How Did So Many ‘Religious Freedom’ Bills Turn Up in the States at Once?

Protest of "religious freedom" bill in Topeka, KS. (Courtesy Planting Peace.)

Protest of “religious freedom” bill in Topeka, KS. (Courtesy Planting Peace.)

Right-wing organizations and politicians are working feverishly in the states to ban the rights of LGBTQ people under the guise of “religion.” Losing in the courts of law and in the court of public opinion, they want to chip away at our gains. A “religious exemption” law that would allow wedding businesses, hotel and restaurant owners, even public employees like firefighters, police, and EMS workers to refuse service to LGBTQ people has already passed and been signed into law in Mississippi. Another has been proposed by ballot initiative in Oregon. Legislatures in Kansas, Idaho, South Dakota, Tennessee, Ohio, Oklahoma, and Arizona have considered or voted for these bills.
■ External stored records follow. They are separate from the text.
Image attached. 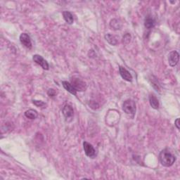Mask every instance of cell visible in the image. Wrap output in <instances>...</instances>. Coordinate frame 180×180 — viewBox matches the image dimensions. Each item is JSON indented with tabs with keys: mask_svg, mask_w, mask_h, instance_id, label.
I'll return each instance as SVG.
<instances>
[{
	"mask_svg": "<svg viewBox=\"0 0 180 180\" xmlns=\"http://www.w3.org/2000/svg\"><path fill=\"white\" fill-rule=\"evenodd\" d=\"M105 39L110 45L113 46L117 45L118 42V37L116 36L111 35V34H107V35H106Z\"/></svg>",
	"mask_w": 180,
	"mask_h": 180,
	"instance_id": "obj_13",
	"label": "cell"
},
{
	"mask_svg": "<svg viewBox=\"0 0 180 180\" xmlns=\"http://www.w3.org/2000/svg\"><path fill=\"white\" fill-rule=\"evenodd\" d=\"M123 110L127 115L133 118L136 113L135 102L132 99L125 100L123 104Z\"/></svg>",
	"mask_w": 180,
	"mask_h": 180,
	"instance_id": "obj_2",
	"label": "cell"
},
{
	"mask_svg": "<svg viewBox=\"0 0 180 180\" xmlns=\"http://www.w3.org/2000/svg\"><path fill=\"white\" fill-rule=\"evenodd\" d=\"M110 27L114 30H118L122 28V23L118 19H113L110 22Z\"/></svg>",
	"mask_w": 180,
	"mask_h": 180,
	"instance_id": "obj_11",
	"label": "cell"
},
{
	"mask_svg": "<svg viewBox=\"0 0 180 180\" xmlns=\"http://www.w3.org/2000/svg\"><path fill=\"white\" fill-rule=\"evenodd\" d=\"M119 73L120 75L122 77V78L125 80L127 82H132V76L130 73L124 67H119Z\"/></svg>",
	"mask_w": 180,
	"mask_h": 180,
	"instance_id": "obj_9",
	"label": "cell"
},
{
	"mask_svg": "<svg viewBox=\"0 0 180 180\" xmlns=\"http://www.w3.org/2000/svg\"><path fill=\"white\" fill-rule=\"evenodd\" d=\"M62 113H63L66 121L69 122L72 120L74 116V110L71 104H65L64 106L63 109H62Z\"/></svg>",
	"mask_w": 180,
	"mask_h": 180,
	"instance_id": "obj_4",
	"label": "cell"
},
{
	"mask_svg": "<svg viewBox=\"0 0 180 180\" xmlns=\"http://www.w3.org/2000/svg\"><path fill=\"white\" fill-rule=\"evenodd\" d=\"M179 59V54L177 51H172L168 55V63L172 67H175L177 65Z\"/></svg>",
	"mask_w": 180,
	"mask_h": 180,
	"instance_id": "obj_7",
	"label": "cell"
},
{
	"mask_svg": "<svg viewBox=\"0 0 180 180\" xmlns=\"http://www.w3.org/2000/svg\"><path fill=\"white\" fill-rule=\"evenodd\" d=\"M63 16L65 22L68 24H73L74 22L73 16L70 11H65L63 12Z\"/></svg>",
	"mask_w": 180,
	"mask_h": 180,
	"instance_id": "obj_15",
	"label": "cell"
},
{
	"mask_svg": "<svg viewBox=\"0 0 180 180\" xmlns=\"http://www.w3.org/2000/svg\"><path fill=\"white\" fill-rule=\"evenodd\" d=\"M159 160L162 165L165 167H171L176 161V157L168 150L164 149L159 154Z\"/></svg>",
	"mask_w": 180,
	"mask_h": 180,
	"instance_id": "obj_1",
	"label": "cell"
},
{
	"mask_svg": "<svg viewBox=\"0 0 180 180\" xmlns=\"http://www.w3.org/2000/svg\"><path fill=\"white\" fill-rule=\"evenodd\" d=\"M25 117L34 120L37 118L38 113L37 112V111H35V110L29 109L25 112Z\"/></svg>",
	"mask_w": 180,
	"mask_h": 180,
	"instance_id": "obj_16",
	"label": "cell"
},
{
	"mask_svg": "<svg viewBox=\"0 0 180 180\" xmlns=\"http://www.w3.org/2000/svg\"><path fill=\"white\" fill-rule=\"evenodd\" d=\"M155 25V21L153 19V18H151V17L146 18L144 21V25L146 28L148 30H151L153 28H154Z\"/></svg>",
	"mask_w": 180,
	"mask_h": 180,
	"instance_id": "obj_14",
	"label": "cell"
},
{
	"mask_svg": "<svg viewBox=\"0 0 180 180\" xmlns=\"http://www.w3.org/2000/svg\"><path fill=\"white\" fill-rule=\"evenodd\" d=\"M149 80L151 82V85L153 86L154 89H156V91H160V89H161V85H160L159 82L156 77H155V76L151 75V77H150Z\"/></svg>",
	"mask_w": 180,
	"mask_h": 180,
	"instance_id": "obj_17",
	"label": "cell"
},
{
	"mask_svg": "<svg viewBox=\"0 0 180 180\" xmlns=\"http://www.w3.org/2000/svg\"><path fill=\"white\" fill-rule=\"evenodd\" d=\"M149 103L151 106L154 109H158L159 108V101L154 94L149 96Z\"/></svg>",
	"mask_w": 180,
	"mask_h": 180,
	"instance_id": "obj_12",
	"label": "cell"
},
{
	"mask_svg": "<svg viewBox=\"0 0 180 180\" xmlns=\"http://www.w3.org/2000/svg\"><path fill=\"white\" fill-rule=\"evenodd\" d=\"M47 94L50 97H54L56 96V91L54 89H49L47 91Z\"/></svg>",
	"mask_w": 180,
	"mask_h": 180,
	"instance_id": "obj_20",
	"label": "cell"
},
{
	"mask_svg": "<svg viewBox=\"0 0 180 180\" xmlns=\"http://www.w3.org/2000/svg\"><path fill=\"white\" fill-rule=\"evenodd\" d=\"M179 118L176 119L175 120V125L176 126V127H177L178 129H179Z\"/></svg>",
	"mask_w": 180,
	"mask_h": 180,
	"instance_id": "obj_21",
	"label": "cell"
},
{
	"mask_svg": "<svg viewBox=\"0 0 180 180\" xmlns=\"http://www.w3.org/2000/svg\"><path fill=\"white\" fill-rule=\"evenodd\" d=\"M62 85H63L64 89L66 90L67 91H68L69 93H71V94L75 96L77 94V90L75 89V88L73 87L71 83L68 81H62Z\"/></svg>",
	"mask_w": 180,
	"mask_h": 180,
	"instance_id": "obj_10",
	"label": "cell"
},
{
	"mask_svg": "<svg viewBox=\"0 0 180 180\" xmlns=\"http://www.w3.org/2000/svg\"><path fill=\"white\" fill-rule=\"evenodd\" d=\"M131 40V35L130 34L127 33L123 36V42L125 44H128Z\"/></svg>",
	"mask_w": 180,
	"mask_h": 180,
	"instance_id": "obj_18",
	"label": "cell"
},
{
	"mask_svg": "<svg viewBox=\"0 0 180 180\" xmlns=\"http://www.w3.org/2000/svg\"><path fill=\"white\" fill-rule=\"evenodd\" d=\"M20 41H21V43L22 45L25 48H27V49H30L32 47H33L30 37L28 34L22 33L21 35H20Z\"/></svg>",
	"mask_w": 180,
	"mask_h": 180,
	"instance_id": "obj_8",
	"label": "cell"
},
{
	"mask_svg": "<svg viewBox=\"0 0 180 180\" xmlns=\"http://www.w3.org/2000/svg\"><path fill=\"white\" fill-rule=\"evenodd\" d=\"M83 148L85 150V154L87 156L91 158H94L96 156V151L94 148L91 144L87 142V141H84L83 142Z\"/></svg>",
	"mask_w": 180,
	"mask_h": 180,
	"instance_id": "obj_5",
	"label": "cell"
},
{
	"mask_svg": "<svg viewBox=\"0 0 180 180\" xmlns=\"http://www.w3.org/2000/svg\"><path fill=\"white\" fill-rule=\"evenodd\" d=\"M33 103L37 107H42L45 106V103L42 101H38V100H33Z\"/></svg>",
	"mask_w": 180,
	"mask_h": 180,
	"instance_id": "obj_19",
	"label": "cell"
},
{
	"mask_svg": "<svg viewBox=\"0 0 180 180\" xmlns=\"http://www.w3.org/2000/svg\"><path fill=\"white\" fill-rule=\"evenodd\" d=\"M33 59L36 63L38 64L39 65H40L44 70H49V63H48V62L46 61L42 56L35 54L33 56Z\"/></svg>",
	"mask_w": 180,
	"mask_h": 180,
	"instance_id": "obj_6",
	"label": "cell"
},
{
	"mask_svg": "<svg viewBox=\"0 0 180 180\" xmlns=\"http://www.w3.org/2000/svg\"><path fill=\"white\" fill-rule=\"evenodd\" d=\"M71 84L73 85L75 89L79 91H84L87 89V84L83 80L80 79L77 77H73L71 79Z\"/></svg>",
	"mask_w": 180,
	"mask_h": 180,
	"instance_id": "obj_3",
	"label": "cell"
}]
</instances>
Turns out some familiar figures of the Religious Right are behind these laws. In the wake of the spring rain of marriage equality, these laws have sprung up across the country like poisonous mushrooms. And Focus on the Family and the Family Research Council are the ones making the initiatives happen. Focus on the Family and Family Research Council work with “Family Policy Councils” in all of the 50 states that propose anti-LGBTQ laws to state legislators. They provide research and communications support through their propaganda arm, CitizenLink. (See a revealingly-named CitizenLink video here: “Jim Crow or Religious Freedom?“)

Here’s a graphic illustrating the process:

 

Policies come from strategists at Focus on the Family and Family Research Council.

 

 

 

Promoted through CitizenLink, Focus on the Family’s Policy Propaganda Machine.

 

 

 

Policies lobbied to legislatures through Family Policy Councils and State Policy Networks. 

 

 

 

 

Nearly identical “religious freedom” laws emerge at the same time in multiple states.

As usual, our adversaries are dressing up old-fashioned discrimination in the guise of old-time religion.